===== PASSAGE =====

It's a normal day for SCU Agent Ethan Thomas as he arrives at another gruesome crime scene. A young woman's body has been found, set up in a dinner scene with a male mannequin. During the investigation another man is found in the building. Believing it to be the murderer the investigators seek him out, only to have the suspect swipe Ethan's gun, use it to shoot his two partners, and throw Ethan out a window onto his car two or three stories down. The tutorials were just little messages that popped up as you needed them to hunt down the suspect without pausing the game, and the intro was fast, sharp, and got to the point, exactly the kind I needed to get over the doubts my first attempts with the 360 caused.

Plus, I could read the text without having to be up against the TV and squinting really hard, which was a huge plus. With that said, the game itself is kind of dark, so I apologize if my screenshots aren't that good. Rarely does anything outside of cutscenes have good lighting, while the best source of light for actual play is Ethan's flashlight.

===== GIVEN RECORDS =====

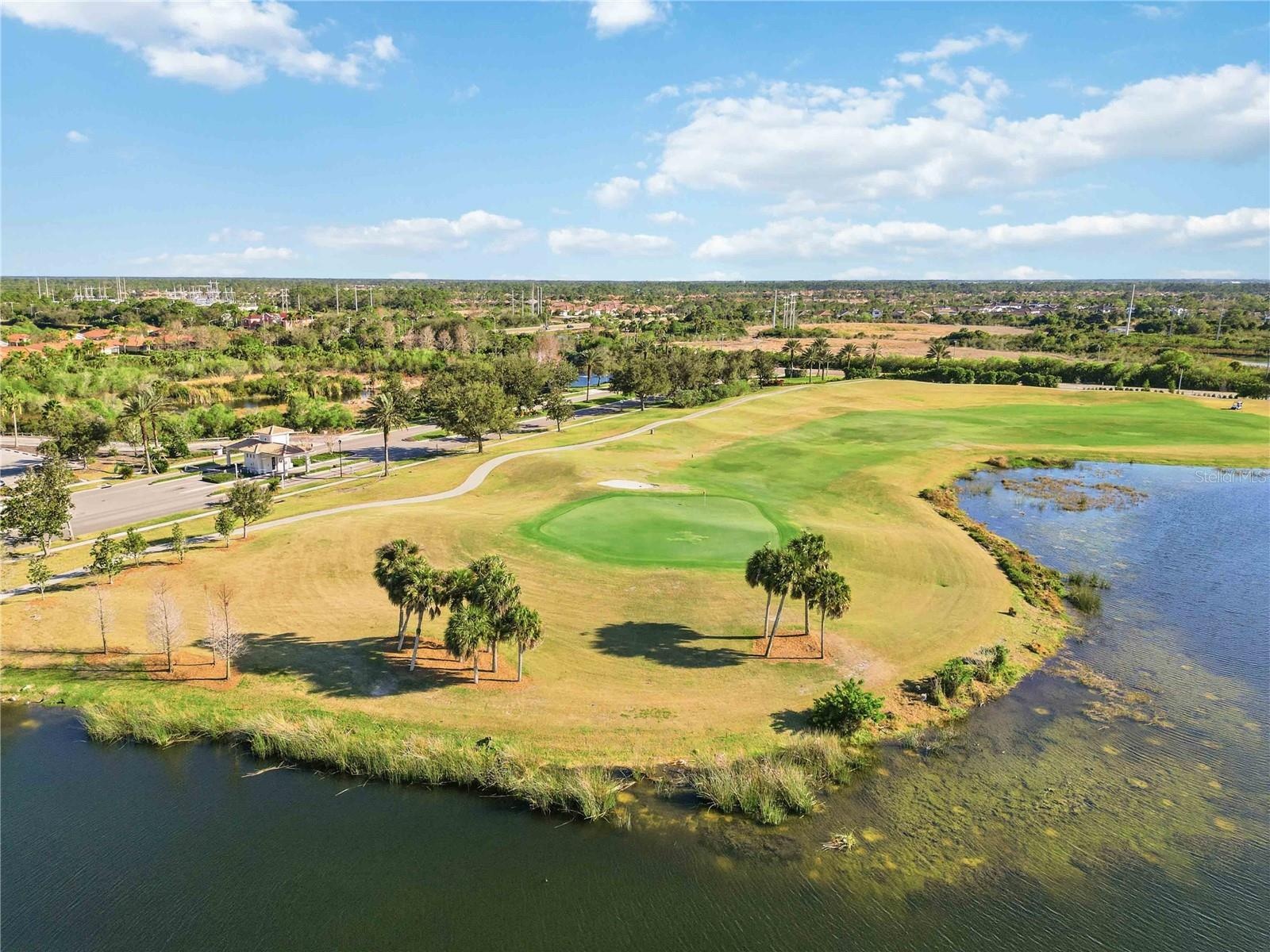 Hole 9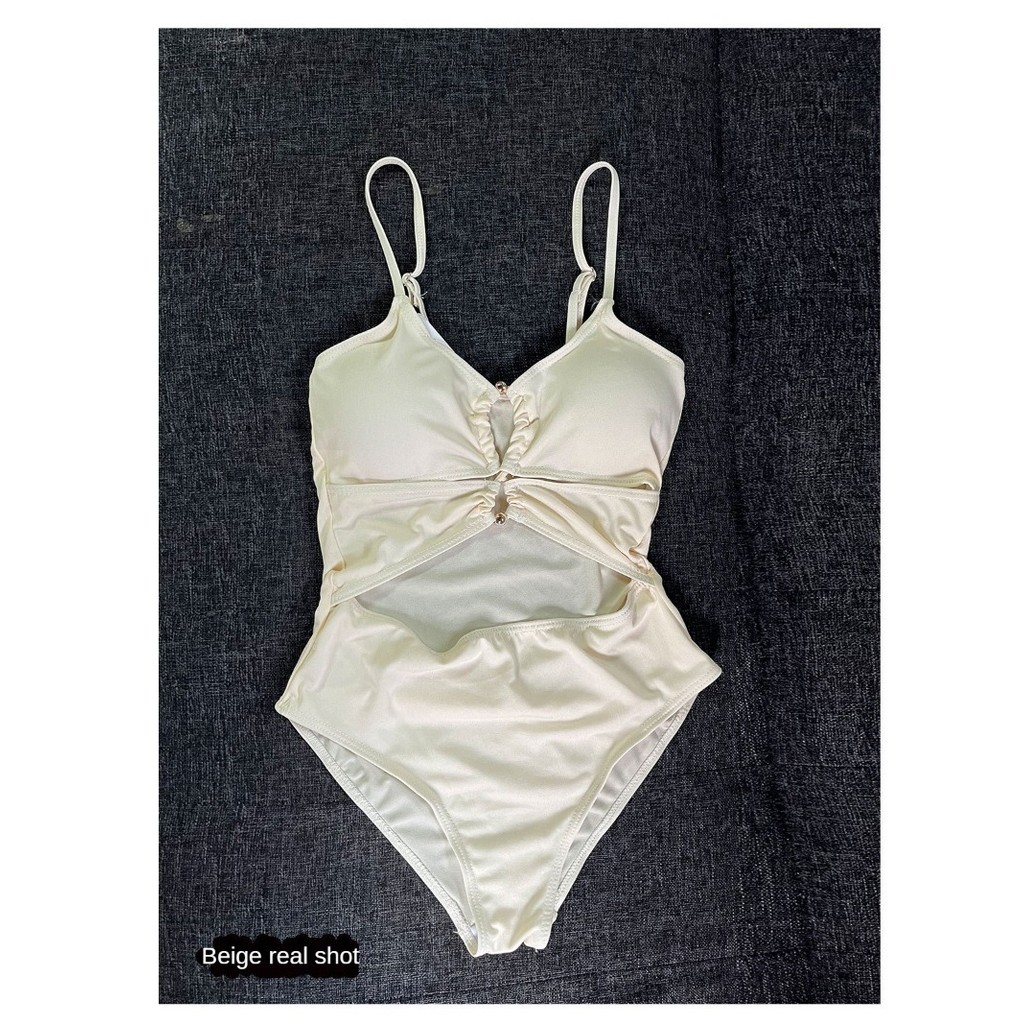 Đồ Bơi Nữ Gợi Cảm Retro Bikini Một Mảnh Đồ Bơi Kỳ Nghỉ Du Lịch Châu Âu Và Mỹ Gợi Cảm Suspender Phong Cách Thời Trang Đi Biển Bikini Bộ | BigBuy360 - bigbuy360.vn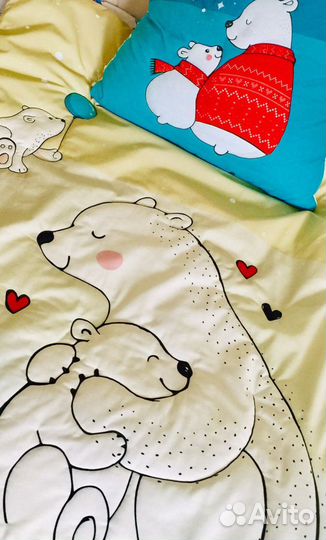 Новые Плед и декоративная подушка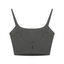 Loki & Ivy Women's Solid Color Sports Bra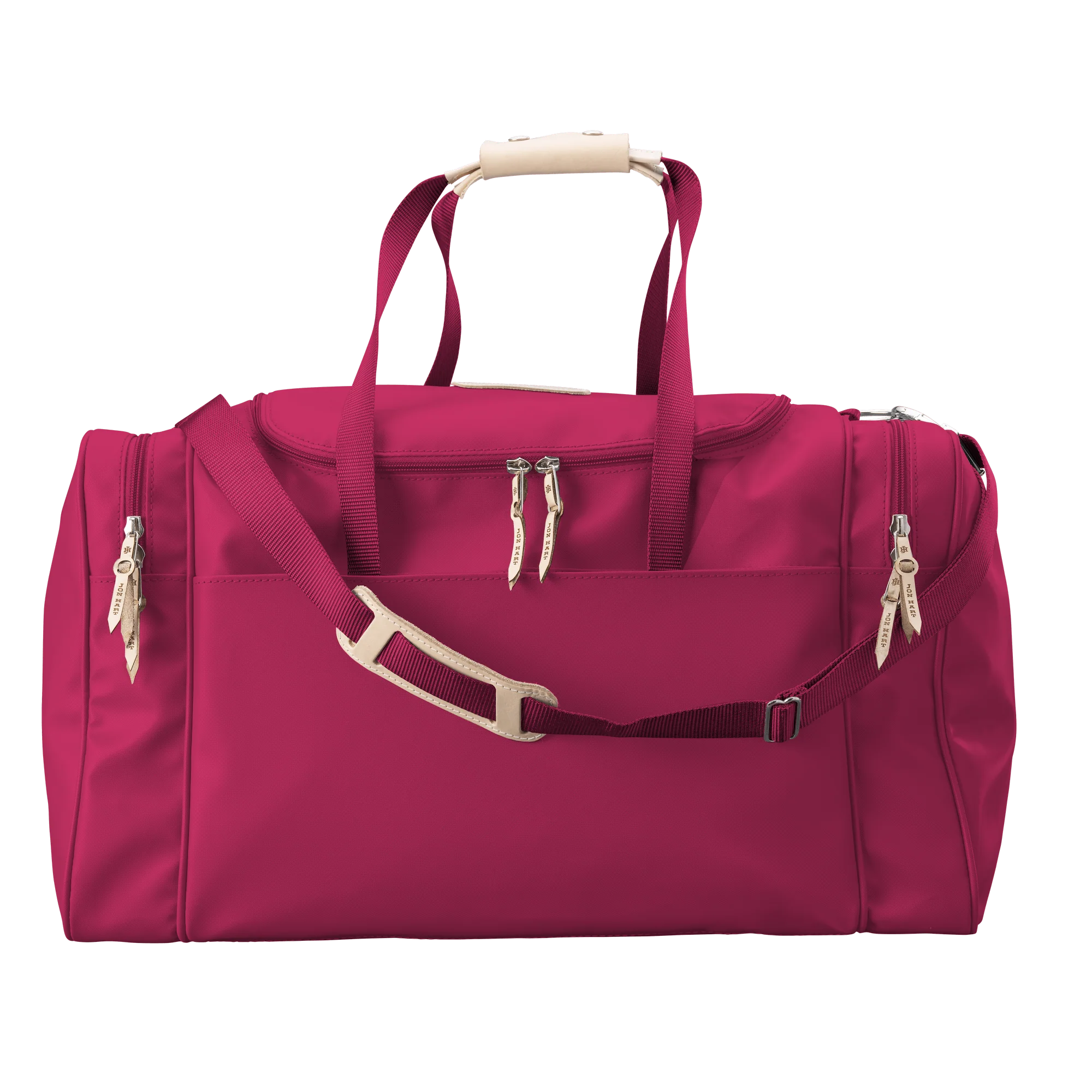 Jon Hart - Large Square Duffle - Spinout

=====

-- JOB A --
Answer these questions from the game review:
(i) What is the young woman's body set up with?
(ii) Whom does the suspect shoot with Ethan's gun?
(iii) What is the best source of light for actual play?
-- JOB B --
Reproduce the game review word for word, beginning at the words that have "It's a normal" and stopping after "the 360 caused.".
Nothing in the entries is needed.

-- WRITTEN RESPONSE A --
(i) A male mannequin, in a dinner scene.
(ii) Ethan's two partners.
(iii) Ethan's flashlight.

-- WRITTEN RESPONSE B --
It's a normal day for SCU Agent Ethan Thomas as he arrives at another gruesome crime scene. A young woman's body has been found, set up in a dinner scene with a male mannequin. During the investigation another man is found in the building. Believing it to be the murderer the investigators seek him out, only to have the suspect swipe Ethan's gun, use it to shoot his two partners, and throw Ethan out a window onto his car two or three stories down. The tutorials were just little messages that popped up as you needed them to hunt down the suspect without pausing the game, and the intro was fast, sharp, and got to the point, exactly the kind I needed to get over the doubts my first attempts with the 360 caused.